→ **SET TASKS**
A – Reproduce the passage on the Patriots–Carolina matchup from "So, how will" to "by Drew Bennett.".
B – In the passage on the Patriots–Carolina matchup, which team finished ahead of the Patriots defense in turnovers?
C – Can you write the next part of the passage on the Patriots–Carolina matchup?

→ **SELECTION**
****************

So, how will New England's pass defense counter Carolina's red hot pass offense? Well, they match up very well, and they are red hot themselves. Over the same period that Carolina's pass offense has been on fire, the Pats' D has been impervious to pretty much every pass except those that resulted in a circus catch by Drew Bennett.
Carolina, we know, likes to go long. 6.7% of Carolina complete passes were for 30 yards or more, fifth in the league. Jim feels this is a good strategy against the Pats, who "they are an excellent tackling team - it is hard to make a big play unless you put the ball up deep." However, not many of these balls that go deep are caught. Only 2.7% of completed passes allowed by the Patriots went for 30 yards or more; only Chicago allowed fewer.
The Pats defense had 39 turnovers, second in the league behind St. Louis. While Davis does a good job of holding onto the ball, Delhomme's 21 regular season turnovers put him near the league leaders among quarterbacks who do not share the last names of wanted Massachusetts mob bosses. I know Delhomme is playing with poise, but Belichick has a history of confusing the heck out of inexperienced quarterbacks, and Delhomme certainly falls in that category. Jim on the Pats: "They have experienced, smart, multidimensional players who can execute any game plan. They test you because they are going to disguise well and they use a lot of different personnel groupings."

****************

→ **RAW DATA**
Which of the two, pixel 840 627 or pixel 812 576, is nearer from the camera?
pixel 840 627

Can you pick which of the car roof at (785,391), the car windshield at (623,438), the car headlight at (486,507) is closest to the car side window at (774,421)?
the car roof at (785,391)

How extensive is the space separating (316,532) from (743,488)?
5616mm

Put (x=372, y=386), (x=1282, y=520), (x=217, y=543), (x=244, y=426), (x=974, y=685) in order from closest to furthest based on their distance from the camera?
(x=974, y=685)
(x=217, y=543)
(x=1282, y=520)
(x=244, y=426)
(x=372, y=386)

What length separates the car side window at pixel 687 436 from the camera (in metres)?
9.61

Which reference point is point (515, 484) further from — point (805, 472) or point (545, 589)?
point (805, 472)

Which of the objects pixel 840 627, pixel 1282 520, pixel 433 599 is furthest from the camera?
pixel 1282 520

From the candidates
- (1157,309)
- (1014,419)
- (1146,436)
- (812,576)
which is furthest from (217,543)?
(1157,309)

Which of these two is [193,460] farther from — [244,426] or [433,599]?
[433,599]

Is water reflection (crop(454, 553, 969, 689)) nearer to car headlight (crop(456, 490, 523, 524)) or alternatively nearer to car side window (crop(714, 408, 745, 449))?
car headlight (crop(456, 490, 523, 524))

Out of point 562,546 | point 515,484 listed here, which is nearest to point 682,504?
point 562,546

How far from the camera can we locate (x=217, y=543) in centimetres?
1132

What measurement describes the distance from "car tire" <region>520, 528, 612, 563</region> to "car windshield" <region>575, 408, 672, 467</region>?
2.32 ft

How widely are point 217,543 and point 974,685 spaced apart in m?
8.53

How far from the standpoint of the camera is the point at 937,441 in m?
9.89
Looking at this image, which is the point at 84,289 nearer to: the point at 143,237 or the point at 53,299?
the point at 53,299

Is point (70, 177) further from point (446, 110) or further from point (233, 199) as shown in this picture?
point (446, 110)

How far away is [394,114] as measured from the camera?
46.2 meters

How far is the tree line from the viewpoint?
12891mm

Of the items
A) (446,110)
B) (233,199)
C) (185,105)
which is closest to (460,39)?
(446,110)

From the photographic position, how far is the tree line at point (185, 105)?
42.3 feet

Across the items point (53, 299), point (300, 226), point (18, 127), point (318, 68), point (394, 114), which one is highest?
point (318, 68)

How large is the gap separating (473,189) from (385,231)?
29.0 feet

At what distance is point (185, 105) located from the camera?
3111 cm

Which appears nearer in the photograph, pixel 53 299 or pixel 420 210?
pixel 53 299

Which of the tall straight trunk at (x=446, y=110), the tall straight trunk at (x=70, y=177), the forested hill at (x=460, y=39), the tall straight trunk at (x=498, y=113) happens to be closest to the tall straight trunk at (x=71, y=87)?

****************

→ **FINAL ANSWERS**
A –
So, how will New England's pass defense counter Carolina's red hot pass offense? Well, they match up very well, and they are red hot themselves. Over the same period that Carolina's pass offense has been on fire, the Pats' D has been impervious to pretty much every pass except those that resulted in a circus catch by Drew Bennett.

B – St. Louis

C –
I noted last week that the Patriots sometimes had a weakness against third receivers, particularly Troy Walters of the Colts, but with Proehl not playing well I don't see that likely being an issue.
The one thing you probably won't see as often as you expect are Patriot sacks. While the Pats were among the league leaders in sacks, they were middle of the pack in sack rate, while Carolina was very good at preventing sacks.
OK, all this talk about passing, and you're still smarting over what I said about Stephen Davis. How can I say he won't be the difference maker? He's the star of this Carolina team! "The run is important," you say. Yes, the run is important. But it isn't as important as you think, and the Carolina running game has not been as god as you think, and the Patriots run defense has been better than you think.
A quality running game means you can run out the clock and protect a lead. Of course, to get to that point, the Panthers will need to establish a large lead, and that's going to take, you guessed it, the quick-strike passing game. That gives the MVP award to Smith, Muhammad, or Delhomme.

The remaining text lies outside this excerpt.